### EXERCISE DESCRIPTION
Filter the listing below down to every line containing the word "right", matching case exactly.

start

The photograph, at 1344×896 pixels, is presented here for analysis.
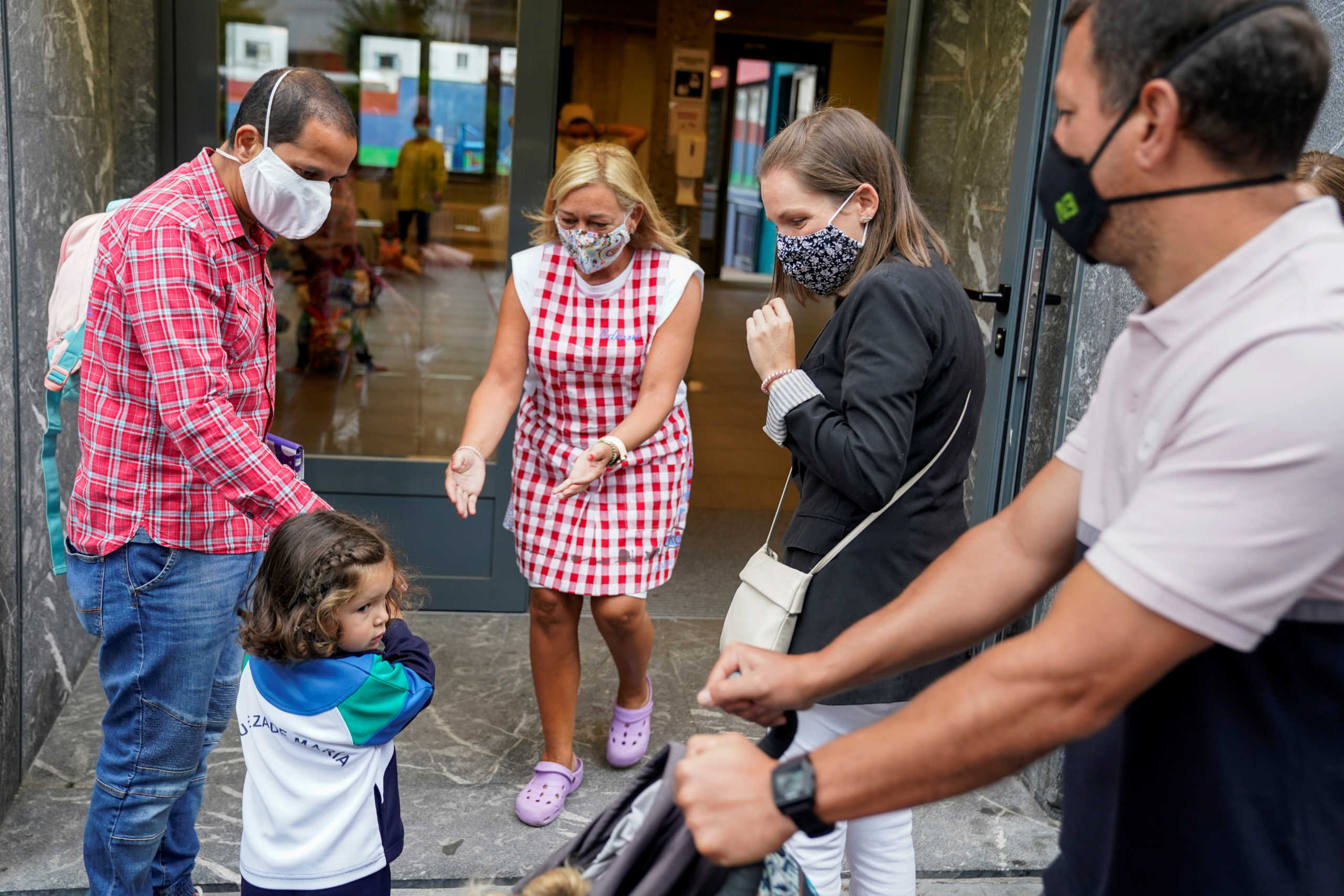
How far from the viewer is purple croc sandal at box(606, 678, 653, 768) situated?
142 inches

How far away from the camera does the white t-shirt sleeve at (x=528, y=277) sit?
323 cm

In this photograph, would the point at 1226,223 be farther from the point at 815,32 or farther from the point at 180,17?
the point at 815,32

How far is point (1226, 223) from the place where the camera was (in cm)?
120

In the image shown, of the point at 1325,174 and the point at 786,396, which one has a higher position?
the point at 1325,174

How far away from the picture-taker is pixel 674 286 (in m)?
3.24

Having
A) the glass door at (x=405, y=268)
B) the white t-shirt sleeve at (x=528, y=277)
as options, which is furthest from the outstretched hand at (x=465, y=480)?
the glass door at (x=405, y=268)

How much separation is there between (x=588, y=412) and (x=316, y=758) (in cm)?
127

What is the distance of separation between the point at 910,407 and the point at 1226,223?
1017 millimetres

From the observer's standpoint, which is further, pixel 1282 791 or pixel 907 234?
pixel 907 234

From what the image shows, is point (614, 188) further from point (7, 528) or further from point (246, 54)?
point (246, 54)

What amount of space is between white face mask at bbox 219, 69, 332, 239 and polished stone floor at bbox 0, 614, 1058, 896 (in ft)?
5.24

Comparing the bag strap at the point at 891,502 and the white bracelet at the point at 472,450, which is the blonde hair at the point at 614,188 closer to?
the white bracelet at the point at 472,450

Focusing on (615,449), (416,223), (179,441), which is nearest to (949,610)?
(179,441)

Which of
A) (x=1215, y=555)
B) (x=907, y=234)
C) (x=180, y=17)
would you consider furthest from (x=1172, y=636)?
(x=180, y=17)
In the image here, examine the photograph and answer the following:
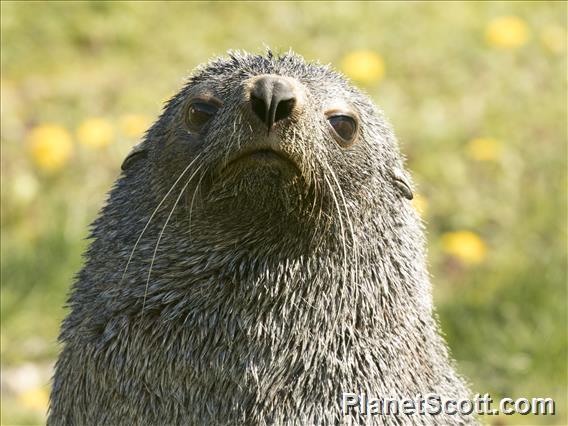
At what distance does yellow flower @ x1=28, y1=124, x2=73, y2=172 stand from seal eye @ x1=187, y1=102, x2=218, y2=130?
381 cm

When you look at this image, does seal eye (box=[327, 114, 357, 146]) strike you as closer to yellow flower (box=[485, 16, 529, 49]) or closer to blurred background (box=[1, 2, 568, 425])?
blurred background (box=[1, 2, 568, 425])

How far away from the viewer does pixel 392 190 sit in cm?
376

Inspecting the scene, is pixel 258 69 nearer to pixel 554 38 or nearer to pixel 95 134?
pixel 95 134

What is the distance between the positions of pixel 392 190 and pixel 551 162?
12.3 ft

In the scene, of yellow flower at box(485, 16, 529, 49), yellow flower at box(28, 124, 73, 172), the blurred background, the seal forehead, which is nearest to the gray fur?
the seal forehead

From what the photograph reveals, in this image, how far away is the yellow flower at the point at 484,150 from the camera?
7.06 m

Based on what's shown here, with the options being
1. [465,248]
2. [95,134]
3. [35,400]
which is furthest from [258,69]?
[95,134]

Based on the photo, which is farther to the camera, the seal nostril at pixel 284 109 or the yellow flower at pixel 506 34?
the yellow flower at pixel 506 34

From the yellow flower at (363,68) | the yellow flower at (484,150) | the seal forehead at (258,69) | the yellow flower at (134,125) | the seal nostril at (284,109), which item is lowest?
the seal nostril at (284,109)

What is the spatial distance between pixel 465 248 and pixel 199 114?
339 cm

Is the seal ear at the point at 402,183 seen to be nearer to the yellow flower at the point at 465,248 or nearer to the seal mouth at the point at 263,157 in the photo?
the seal mouth at the point at 263,157

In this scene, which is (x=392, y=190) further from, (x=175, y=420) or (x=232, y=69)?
(x=175, y=420)

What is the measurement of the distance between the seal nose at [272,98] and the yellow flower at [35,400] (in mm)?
2806

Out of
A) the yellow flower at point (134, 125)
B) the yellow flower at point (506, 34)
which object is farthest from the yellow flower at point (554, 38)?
the yellow flower at point (134, 125)
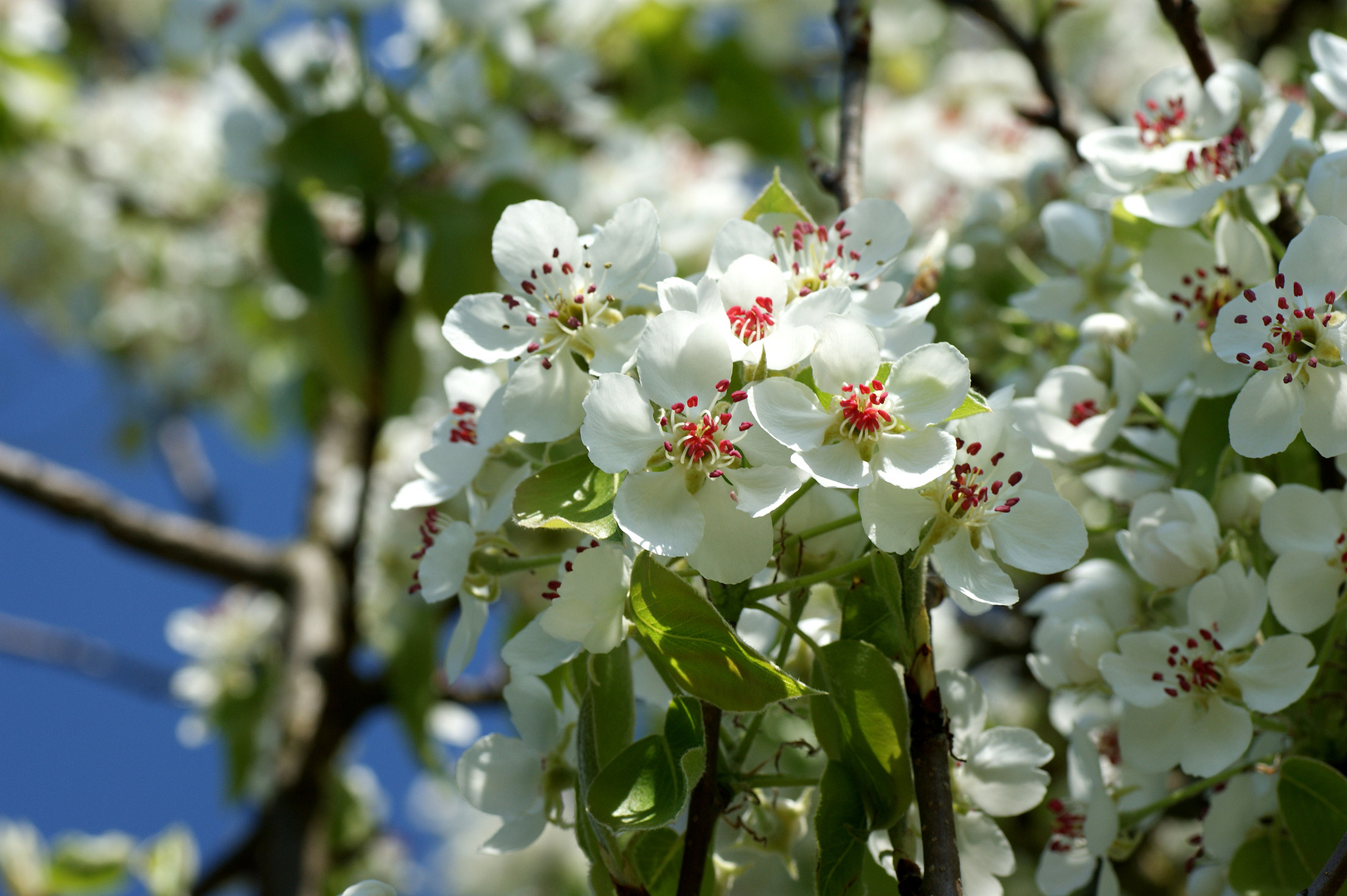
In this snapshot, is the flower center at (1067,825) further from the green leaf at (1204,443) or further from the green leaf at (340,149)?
the green leaf at (340,149)

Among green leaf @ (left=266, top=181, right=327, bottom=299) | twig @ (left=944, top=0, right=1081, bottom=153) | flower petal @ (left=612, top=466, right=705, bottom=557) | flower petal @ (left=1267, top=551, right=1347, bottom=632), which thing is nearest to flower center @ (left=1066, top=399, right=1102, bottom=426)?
flower petal @ (left=1267, top=551, right=1347, bottom=632)

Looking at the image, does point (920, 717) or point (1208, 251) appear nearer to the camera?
point (920, 717)

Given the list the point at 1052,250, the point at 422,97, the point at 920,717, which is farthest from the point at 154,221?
the point at 920,717

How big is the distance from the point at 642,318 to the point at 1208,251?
447 millimetres

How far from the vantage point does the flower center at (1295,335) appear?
76cm

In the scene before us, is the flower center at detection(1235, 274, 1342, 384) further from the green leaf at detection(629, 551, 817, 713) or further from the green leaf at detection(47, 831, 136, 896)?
the green leaf at detection(47, 831, 136, 896)

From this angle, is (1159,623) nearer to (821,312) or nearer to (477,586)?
(821,312)

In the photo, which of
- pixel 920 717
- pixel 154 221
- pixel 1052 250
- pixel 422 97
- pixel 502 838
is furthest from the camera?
pixel 154 221

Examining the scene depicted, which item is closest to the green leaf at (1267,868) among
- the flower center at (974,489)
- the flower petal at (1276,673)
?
the flower petal at (1276,673)

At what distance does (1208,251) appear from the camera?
90 centimetres

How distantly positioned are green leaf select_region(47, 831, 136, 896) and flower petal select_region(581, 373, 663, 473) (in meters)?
1.28

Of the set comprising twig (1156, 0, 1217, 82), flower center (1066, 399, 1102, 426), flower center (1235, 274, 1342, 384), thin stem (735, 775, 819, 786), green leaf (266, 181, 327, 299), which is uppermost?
green leaf (266, 181, 327, 299)

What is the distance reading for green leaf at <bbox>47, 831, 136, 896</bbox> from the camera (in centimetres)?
160

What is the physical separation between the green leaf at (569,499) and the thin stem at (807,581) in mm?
96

end

### ANSWER TO THIS TASK
Among green leaf @ (left=266, top=181, right=327, bottom=299) | twig @ (left=944, top=0, right=1081, bottom=153) | flower petal @ (left=612, top=466, right=705, bottom=557) | flower petal @ (left=1267, top=551, right=1347, bottom=632), which thing is nearest to flower center @ (left=1066, top=399, right=1102, bottom=426)?
flower petal @ (left=1267, top=551, right=1347, bottom=632)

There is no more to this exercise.